Through an agreement between the Sheriff’s Department and the county’s Chief Executive Office, the lab has added six criminalists, with two more on the way thanks to a $1 million federal “Rape Kit Reduction Program” grant.

So far, the testing itself has cost $3.1 million—far less than the department initially predicted—according to the sheriff’s most recent monthly status report on the effort. Most of that money has come from a more concerted use of federal DNA grants. Only a fraction of the $2.3 million the department allocated from its budget has been tapped.

Shields said the sheriff achieved substantial savings by playing the private labs against each other. “We told them, ‘We have a whole lot of cases. The better the price, the more we’ll send. ’ ”

But there’s also been a downside. The crush of kits moving through the system has created a new backlog of nearly 1,000 kits awaiting “technical review” of the work done by the private labs, which are not allowed to upload the results into the DNA database. According to Shields, this verification process can vary greatly in complexity, possibly requiring even more investigative work by detectives.

Shields said he expects these cases to be reduced more quickly in the weeks ahead as the lab’s newly hired criminalists are trained. “Our ability to do technical reviews is increasing all the time,” he said.

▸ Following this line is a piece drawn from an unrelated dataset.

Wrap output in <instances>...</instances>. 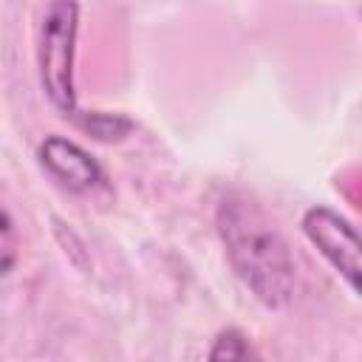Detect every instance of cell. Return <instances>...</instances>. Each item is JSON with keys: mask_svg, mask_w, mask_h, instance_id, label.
I'll return each instance as SVG.
<instances>
[{"mask_svg": "<svg viewBox=\"0 0 362 362\" xmlns=\"http://www.w3.org/2000/svg\"><path fill=\"white\" fill-rule=\"evenodd\" d=\"M206 362H263L257 348L249 342V337L238 328H223L212 348H209V356Z\"/></svg>", "mask_w": 362, "mask_h": 362, "instance_id": "obj_5", "label": "cell"}, {"mask_svg": "<svg viewBox=\"0 0 362 362\" xmlns=\"http://www.w3.org/2000/svg\"><path fill=\"white\" fill-rule=\"evenodd\" d=\"M82 130L99 141H119L124 139L130 130H133V122L127 116H119V113H99V110H90L82 122Z\"/></svg>", "mask_w": 362, "mask_h": 362, "instance_id": "obj_6", "label": "cell"}, {"mask_svg": "<svg viewBox=\"0 0 362 362\" xmlns=\"http://www.w3.org/2000/svg\"><path fill=\"white\" fill-rule=\"evenodd\" d=\"M215 223L229 266L243 286L269 308L291 303L297 291V263L263 206L246 192H229L218 204Z\"/></svg>", "mask_w": 362, "mask_h": 362, "instance_id": "obj_1", "label": "cell"}, {"mask_svg": "<svg viewBox=\"0 0 362 362\" xmlns=\"http://www.w3.org/2000/svg\"><path fill=\"white\" fill-rule=\"evenodd\" d=\"M40 164L45 167V173L54 181H59L71 192H93L96 187L105 184V170L99 167V161L65 136H45L42 139Z\"/></svg>", "mask_w": 362, "mask_h": 362, "instance_id": "obj_4", "label": "cell"}, {"mask_svg": "<svg viewBox=\"0 0 362 362\" xmlns=\"http://www.w3.org/2000/svg\"><path fill=\"white\" fill-rule=\"evenodd\" d=\"M14 260V229H11V215L3 212V272L8 274Z\"/></svg>", "mask_w": 362, "mask_h": 362, "instance_id": "obj_7", "label": "cell"}, {"mask_svg": "<svg viewBox=\"0 0 362 362\" xmlns=\"http://www.w3.org/2000/svg\"><path fill=\"white\" fill-rule=\"evenodd\" d=\"M303 235L334 266V272L362 294V232L328 206H311L303 215Z\"/></svg>", "mask_w": 362, "mask_h": 362, "instance_id": "obj_3", "label": "cell"}, {"mask_svg": "<svg viewBox=\"0 0 362 362\" xmlns=\"http://www.w3.org/2000/svg\"><path fill=\"white\" fill-rule=\"evenodd\" d=\"M79 31V6L76 3H51L40 20L37 65L40 82L51 105L71 122L82 127L88 110L79 107L74 90V51Z\"/></svg>", "mask_w": 362, "mask_h": 362, "instance_id": "obj_2", "label": "cell"}]
</instances>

As of October 1, according to the department’s status report, DNA from only 673 kits has been uploaded into the CODIS database. Of those, there have been 305 matches involving department cases, 227 of which are currently under investigation. Seventy-eight cases are closed, 17 of them resulting in criminal charges prior to the testing. So far, the department said two criminal filings are directly related to the testing. The District Attorney’s Office has rejected 38.

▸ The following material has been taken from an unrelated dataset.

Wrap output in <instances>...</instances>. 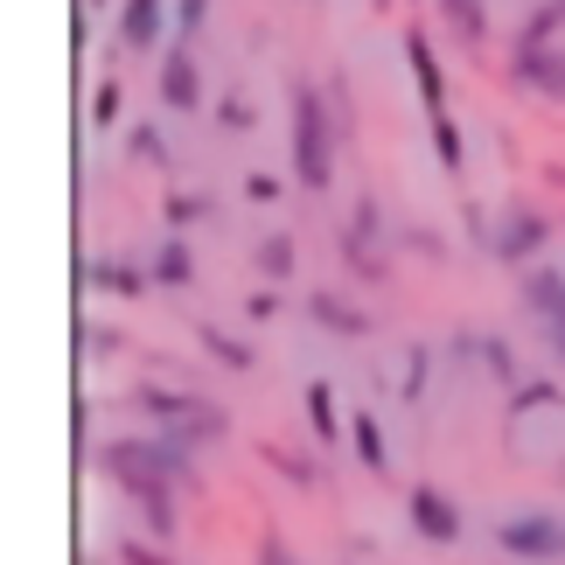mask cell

No one knows more about the importance of rape kits—or speaks more forcefully on the topic—than Gail Abarbanel, who 36 years ago founded the pioneering Rape Treatment Center at Santa Monica-UCLA Medical Center. There, she has created a safe environment for women traumatized by sexual assaults to receive, among other things, emergency medical care, forensic services and counseling.

“When it was discovered that thousands of kits were sitting in storage facilities and never opened or processed,” Abarbanel said, “it was really a metaphor for how rape victims are discounted in the criminal justice system.”

Abarbanel said she, too, is encouraged by the Sheriff’s Department’s progress.

“I commend them for sending kits to be tested, but none of these cases are completed until the results are in the hands of the detectives investigating the cases and the offenders who’ve been identified are arrested and off our streets,” Abarbanel said. “There’s still thousands of rape kits across the country that have not been processed. But what’s different in Los Angeles today is that we have an absolute commitment from the sheriff that every kit will be tested. I feel confident he’ll do the right thing.”